## PROVIDED PASSAGE
--
This is the third failure mode: incomplete attack surface coverage. If you're only fuzzing the parts that feel dangerous, you're leaving the rest of the codebase unprotected.

The Five-Step Fuzzing Workflow

Fuzzing isn't magic. It's a process. And like any process, it needs structure. Here's the workflow that's been producing results in production environments.

Step 1: Code Preparation

Before you fuzz, you need to optimize the target code. Remove checksums that block mutation. Reduce randomness that makes coverage unstable. Drop unnecessary delays that slow execution. Handle signals properly so crashes are caught cleanly.

This isn't about changing functionality. It's about making the code fuzz-friendly so the fuzzer can explore more paths in less time.

Step 2: Improving Code Coverage

This is the iterative loop: run fuzzers, check coverage, improve coverage, repeat. You're looking at LCOV reports for uncovered code areas and deciding whether to write new harnesses or create new input cases.

The target? Over 90% code coverage. Not 60%. Not 70%. Over 90%. That means fuzzing not just decoders but encoders. Not just file readers but file writers. Not just the happy path but the error-handling paths.

You'll need advanced techniques like fault injection (simulating malloc failures, interrupted reads, missing files) and snapshot fuzzing (restoring program state before each test case). These aren't optional for high coverage — they're required.

Step 3: Improving Context-Sensitive Coverage

Most fuzzers track edge coverage: transitions between basic blocks. If execution goes from block A to block B, the fuzzer records it. Simple. Efficient. But incomplete.

Edge coverage doesn't track execution order. In a plugin pipeline where each plugin modifies global state, different execution orders can produce very different bugs. But the edge coverage looks identical, so the fuzzer thinks it's already explored those paths.

Context-sensitive coverage tracks not just which edges were executed, but what code was executed before. AFL++ implements this with context-sensitive branch coverage (hashing call stack IDs with edge identifiers) and N-gram branch coverage (combining the current location with the previous N locations).

You won't hit 90% context-sensitive coverage. Anything above 60% is excellent. But that 60% will find bugs that edge coverage misses.
--
## RECORDS FOR THIS TASK
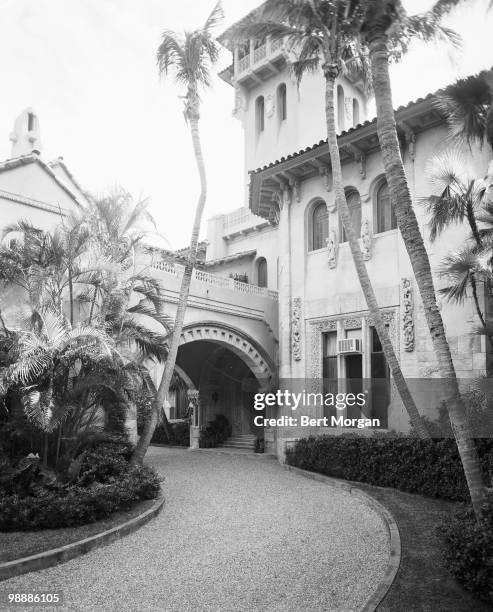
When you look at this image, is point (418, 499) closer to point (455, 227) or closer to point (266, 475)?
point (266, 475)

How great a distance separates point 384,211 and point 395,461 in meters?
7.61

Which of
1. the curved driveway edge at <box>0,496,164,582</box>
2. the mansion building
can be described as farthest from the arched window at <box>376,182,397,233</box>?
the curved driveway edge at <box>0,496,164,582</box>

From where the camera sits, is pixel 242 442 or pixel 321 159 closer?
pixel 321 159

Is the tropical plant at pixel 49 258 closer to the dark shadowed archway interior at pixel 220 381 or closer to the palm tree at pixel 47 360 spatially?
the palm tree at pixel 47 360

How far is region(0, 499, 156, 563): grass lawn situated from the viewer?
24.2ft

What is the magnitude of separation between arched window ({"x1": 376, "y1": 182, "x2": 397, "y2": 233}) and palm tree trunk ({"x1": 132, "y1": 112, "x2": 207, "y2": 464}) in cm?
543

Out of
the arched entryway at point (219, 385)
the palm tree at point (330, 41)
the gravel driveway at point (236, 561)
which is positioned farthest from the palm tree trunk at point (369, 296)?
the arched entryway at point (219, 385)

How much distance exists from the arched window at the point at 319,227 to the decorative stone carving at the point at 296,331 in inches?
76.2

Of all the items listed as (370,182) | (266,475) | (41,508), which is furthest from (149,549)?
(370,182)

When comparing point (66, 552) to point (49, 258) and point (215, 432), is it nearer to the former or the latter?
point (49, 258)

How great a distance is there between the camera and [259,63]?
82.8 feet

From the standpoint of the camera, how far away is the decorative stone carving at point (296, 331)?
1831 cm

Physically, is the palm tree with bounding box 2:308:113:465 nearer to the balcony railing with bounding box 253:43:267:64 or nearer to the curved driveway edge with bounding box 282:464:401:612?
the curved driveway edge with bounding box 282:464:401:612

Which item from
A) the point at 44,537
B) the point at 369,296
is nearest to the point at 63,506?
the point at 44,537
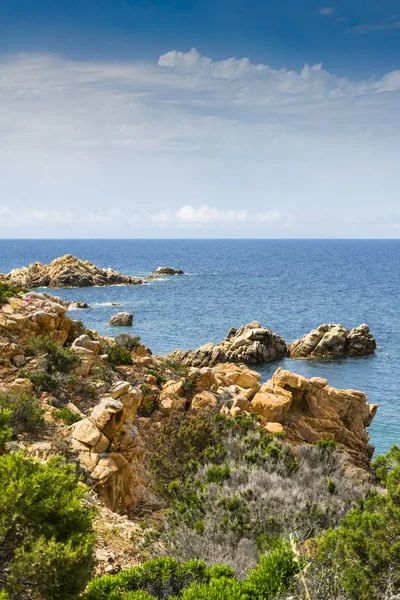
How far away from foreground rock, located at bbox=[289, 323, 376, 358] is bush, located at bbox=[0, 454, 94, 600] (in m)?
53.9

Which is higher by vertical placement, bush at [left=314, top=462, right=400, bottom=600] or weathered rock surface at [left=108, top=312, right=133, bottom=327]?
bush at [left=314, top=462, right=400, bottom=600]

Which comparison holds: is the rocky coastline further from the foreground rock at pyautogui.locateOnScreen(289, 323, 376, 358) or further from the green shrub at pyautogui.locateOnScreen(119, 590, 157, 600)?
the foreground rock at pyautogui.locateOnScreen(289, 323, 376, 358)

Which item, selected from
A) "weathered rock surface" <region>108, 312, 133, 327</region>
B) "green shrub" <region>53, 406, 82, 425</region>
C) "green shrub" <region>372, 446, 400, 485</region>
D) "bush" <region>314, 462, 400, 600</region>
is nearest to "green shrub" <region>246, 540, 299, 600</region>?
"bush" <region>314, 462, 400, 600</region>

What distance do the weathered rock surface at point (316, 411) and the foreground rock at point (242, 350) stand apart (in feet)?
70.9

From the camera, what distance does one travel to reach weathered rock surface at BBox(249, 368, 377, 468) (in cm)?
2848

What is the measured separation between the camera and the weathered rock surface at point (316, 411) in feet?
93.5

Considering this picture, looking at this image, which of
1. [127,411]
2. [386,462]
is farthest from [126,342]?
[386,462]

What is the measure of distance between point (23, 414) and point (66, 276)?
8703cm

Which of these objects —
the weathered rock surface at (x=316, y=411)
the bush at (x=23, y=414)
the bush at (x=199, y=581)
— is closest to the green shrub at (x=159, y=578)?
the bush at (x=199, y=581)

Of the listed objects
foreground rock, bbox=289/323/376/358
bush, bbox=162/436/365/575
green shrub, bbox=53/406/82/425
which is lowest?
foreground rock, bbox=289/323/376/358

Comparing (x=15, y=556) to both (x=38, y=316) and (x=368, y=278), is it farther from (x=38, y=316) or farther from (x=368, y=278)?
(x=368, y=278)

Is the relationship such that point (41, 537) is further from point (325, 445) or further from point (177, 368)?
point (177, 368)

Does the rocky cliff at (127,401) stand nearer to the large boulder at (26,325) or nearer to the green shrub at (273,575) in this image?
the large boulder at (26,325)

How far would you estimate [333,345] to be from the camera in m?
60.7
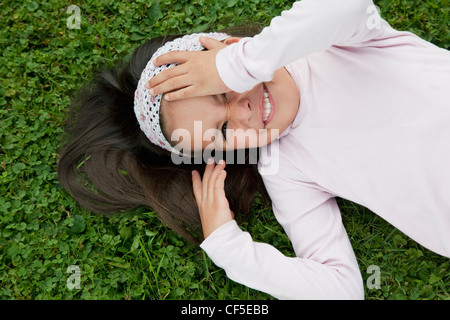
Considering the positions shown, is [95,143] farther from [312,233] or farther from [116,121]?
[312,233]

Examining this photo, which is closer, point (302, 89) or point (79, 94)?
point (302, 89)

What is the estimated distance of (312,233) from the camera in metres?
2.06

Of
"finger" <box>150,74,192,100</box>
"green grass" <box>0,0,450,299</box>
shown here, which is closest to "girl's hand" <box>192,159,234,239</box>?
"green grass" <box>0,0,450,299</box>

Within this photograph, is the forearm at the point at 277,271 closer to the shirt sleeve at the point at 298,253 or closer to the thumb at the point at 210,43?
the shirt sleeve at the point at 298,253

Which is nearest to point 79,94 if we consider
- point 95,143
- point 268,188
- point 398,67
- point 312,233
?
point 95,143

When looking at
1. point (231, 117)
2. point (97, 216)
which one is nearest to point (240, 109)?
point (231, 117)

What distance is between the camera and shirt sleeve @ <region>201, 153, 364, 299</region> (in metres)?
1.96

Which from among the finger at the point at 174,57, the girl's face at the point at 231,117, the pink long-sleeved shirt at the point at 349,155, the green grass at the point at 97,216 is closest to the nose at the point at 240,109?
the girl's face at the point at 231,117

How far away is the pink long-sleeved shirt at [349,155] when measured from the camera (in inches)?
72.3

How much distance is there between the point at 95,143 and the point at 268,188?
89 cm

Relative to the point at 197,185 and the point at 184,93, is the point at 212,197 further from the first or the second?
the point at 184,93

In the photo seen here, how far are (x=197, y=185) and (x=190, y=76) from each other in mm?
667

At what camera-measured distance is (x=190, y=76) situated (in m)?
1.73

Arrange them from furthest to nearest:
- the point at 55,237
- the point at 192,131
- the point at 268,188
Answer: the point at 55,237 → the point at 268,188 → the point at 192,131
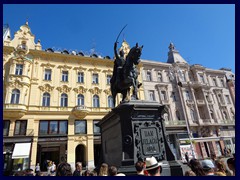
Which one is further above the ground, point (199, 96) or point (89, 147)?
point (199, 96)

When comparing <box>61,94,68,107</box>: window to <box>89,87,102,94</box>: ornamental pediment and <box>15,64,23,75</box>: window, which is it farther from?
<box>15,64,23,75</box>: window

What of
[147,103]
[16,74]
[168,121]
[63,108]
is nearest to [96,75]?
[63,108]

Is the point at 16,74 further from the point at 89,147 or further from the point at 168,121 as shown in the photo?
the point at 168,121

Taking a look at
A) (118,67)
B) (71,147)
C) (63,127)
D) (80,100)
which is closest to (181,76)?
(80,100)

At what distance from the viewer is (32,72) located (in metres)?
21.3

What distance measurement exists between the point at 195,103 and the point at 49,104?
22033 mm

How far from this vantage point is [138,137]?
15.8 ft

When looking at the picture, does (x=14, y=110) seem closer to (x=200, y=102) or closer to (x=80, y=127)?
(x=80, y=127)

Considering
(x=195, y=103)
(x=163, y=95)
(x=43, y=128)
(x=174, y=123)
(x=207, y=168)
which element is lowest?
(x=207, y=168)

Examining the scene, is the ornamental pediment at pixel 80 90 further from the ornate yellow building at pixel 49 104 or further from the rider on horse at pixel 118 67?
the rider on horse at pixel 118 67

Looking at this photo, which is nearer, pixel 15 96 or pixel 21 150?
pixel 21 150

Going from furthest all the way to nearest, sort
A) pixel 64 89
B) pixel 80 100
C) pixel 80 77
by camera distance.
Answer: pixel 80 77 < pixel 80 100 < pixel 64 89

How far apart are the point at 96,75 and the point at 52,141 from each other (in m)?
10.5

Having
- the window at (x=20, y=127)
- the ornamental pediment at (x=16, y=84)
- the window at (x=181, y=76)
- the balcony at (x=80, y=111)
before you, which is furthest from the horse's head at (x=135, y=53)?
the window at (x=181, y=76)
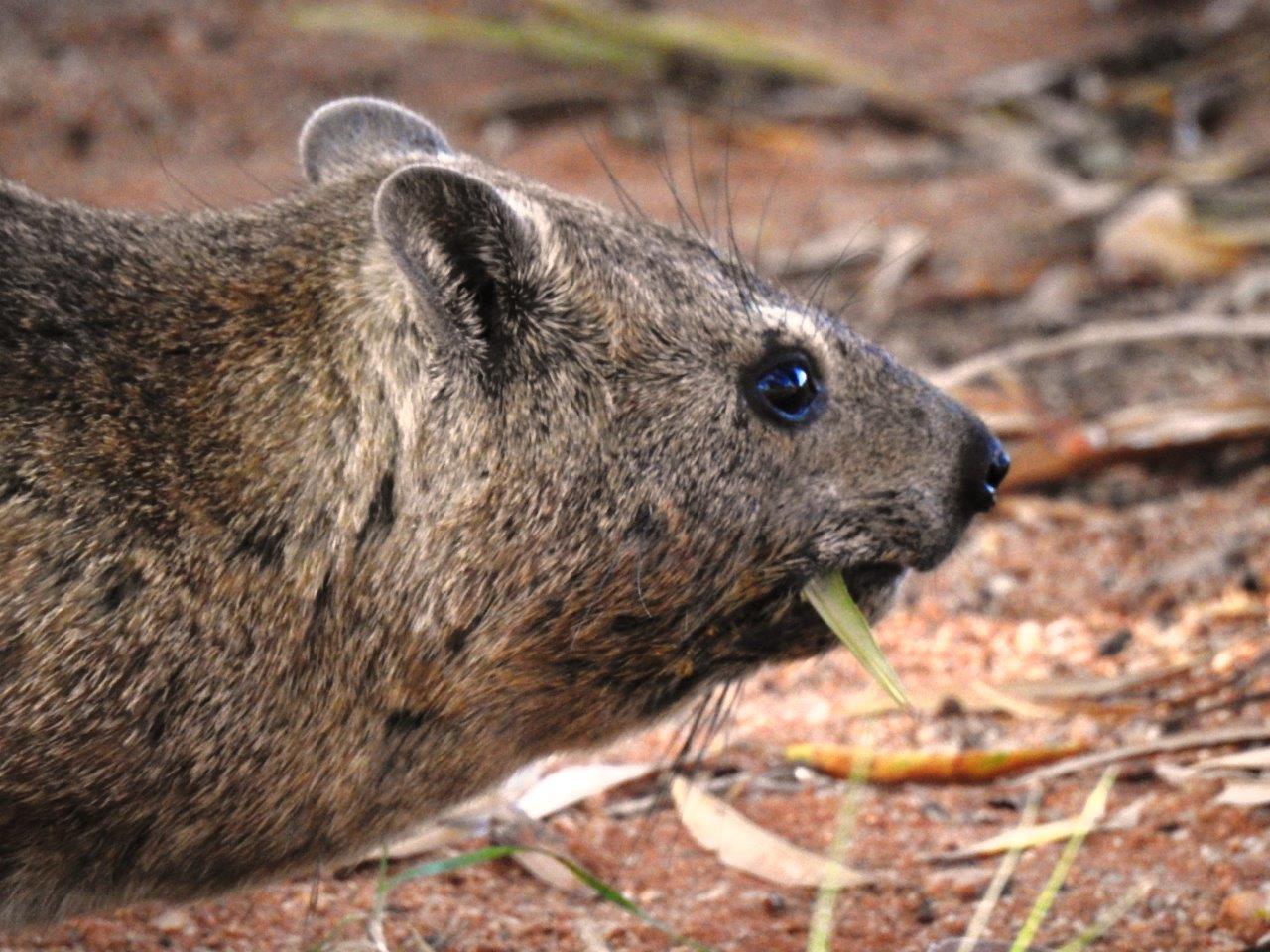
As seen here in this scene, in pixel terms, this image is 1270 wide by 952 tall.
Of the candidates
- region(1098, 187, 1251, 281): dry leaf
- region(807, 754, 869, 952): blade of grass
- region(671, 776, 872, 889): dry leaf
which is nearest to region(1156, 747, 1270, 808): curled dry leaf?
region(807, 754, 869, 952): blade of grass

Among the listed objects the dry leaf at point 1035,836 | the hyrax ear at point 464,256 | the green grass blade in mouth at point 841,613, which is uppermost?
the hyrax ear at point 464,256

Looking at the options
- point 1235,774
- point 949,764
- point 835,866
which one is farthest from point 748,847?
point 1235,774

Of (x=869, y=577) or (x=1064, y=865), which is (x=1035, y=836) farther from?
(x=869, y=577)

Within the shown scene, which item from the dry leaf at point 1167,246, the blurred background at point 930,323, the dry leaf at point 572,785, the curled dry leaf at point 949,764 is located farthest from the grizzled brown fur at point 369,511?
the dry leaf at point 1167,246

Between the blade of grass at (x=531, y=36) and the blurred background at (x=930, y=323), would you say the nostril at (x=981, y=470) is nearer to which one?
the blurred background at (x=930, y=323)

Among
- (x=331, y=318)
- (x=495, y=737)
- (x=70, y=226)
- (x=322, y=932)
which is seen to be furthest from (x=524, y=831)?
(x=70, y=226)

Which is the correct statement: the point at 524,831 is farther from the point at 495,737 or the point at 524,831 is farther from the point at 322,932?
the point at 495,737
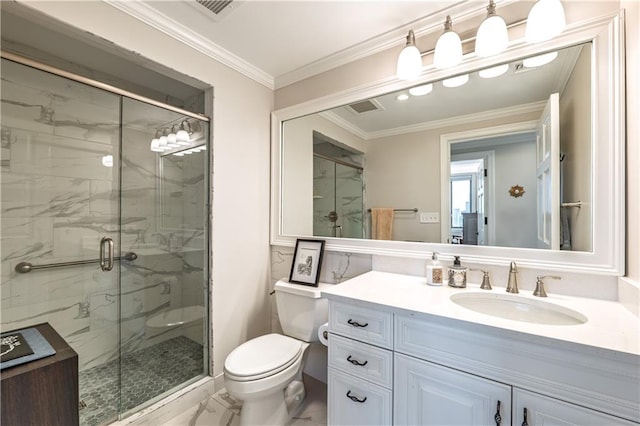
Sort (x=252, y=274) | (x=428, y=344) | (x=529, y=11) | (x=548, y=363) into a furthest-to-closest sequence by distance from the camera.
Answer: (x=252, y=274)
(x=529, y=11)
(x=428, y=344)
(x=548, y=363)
--
## THE TASKS
1. Give the records as a numbered list, leaving out blank lines, starting with the line that contains "Sort (x=252, y=274)" and going on through the end of the records.
2. Take the text on the fuzzing workflow further from the point where it stops.

## RESULTS BY TASK
1.
1. Sort (x=252, y=274) | (x=428, y=344) | (x=529, y=11) | (x=548, y=363) into a furthest-to-closest sequence by distance from the camera.
2. Answer: (x=252, y=274)
3. (x=529, y=11)
4. (x=428, y=344)
5. (x=548, y=363)

2.
Step 4: Improving Value Coverage

Here's a divide-by-zero bug in a web server:

uint32_t size = r.content_length / (FRAME_SIZE * 2 - r.padding);

If r.padding == FRAME_SIZE * 2, the denominator is zero. Crash. The fuzzer executed this function 1,910 times and never found it.

Why? Because 100% code coverage doesn't mean you've tested all possible values. The fuzzer hit the line, but it never tried the specific value that triggers the bug.

Value coverage means guiding the fuzzer by variable value ranges, not just control-flow paths. You instrument strategic variables — those controlled by input and involved in critical operations — so different values map to different execution paths.

AFL++ CmpLog and Clang trace-div help, but they don't give variable-level granularity. For that, you need custom instrumentation using LLVM FunctionPass or similar techniques.

Step 5: Triaging

Once you've got crashes, you need to triage them. Deduplicate. Prioritize. Verify exploitability. This is where human judgment matters most. Not every crash is a security issue, and not every security issue is exploitable in practice.

The Last Mile: Bugs Fuzzers Can't Catch

Even with all of this, some bugs survive. Two categories are especially hard.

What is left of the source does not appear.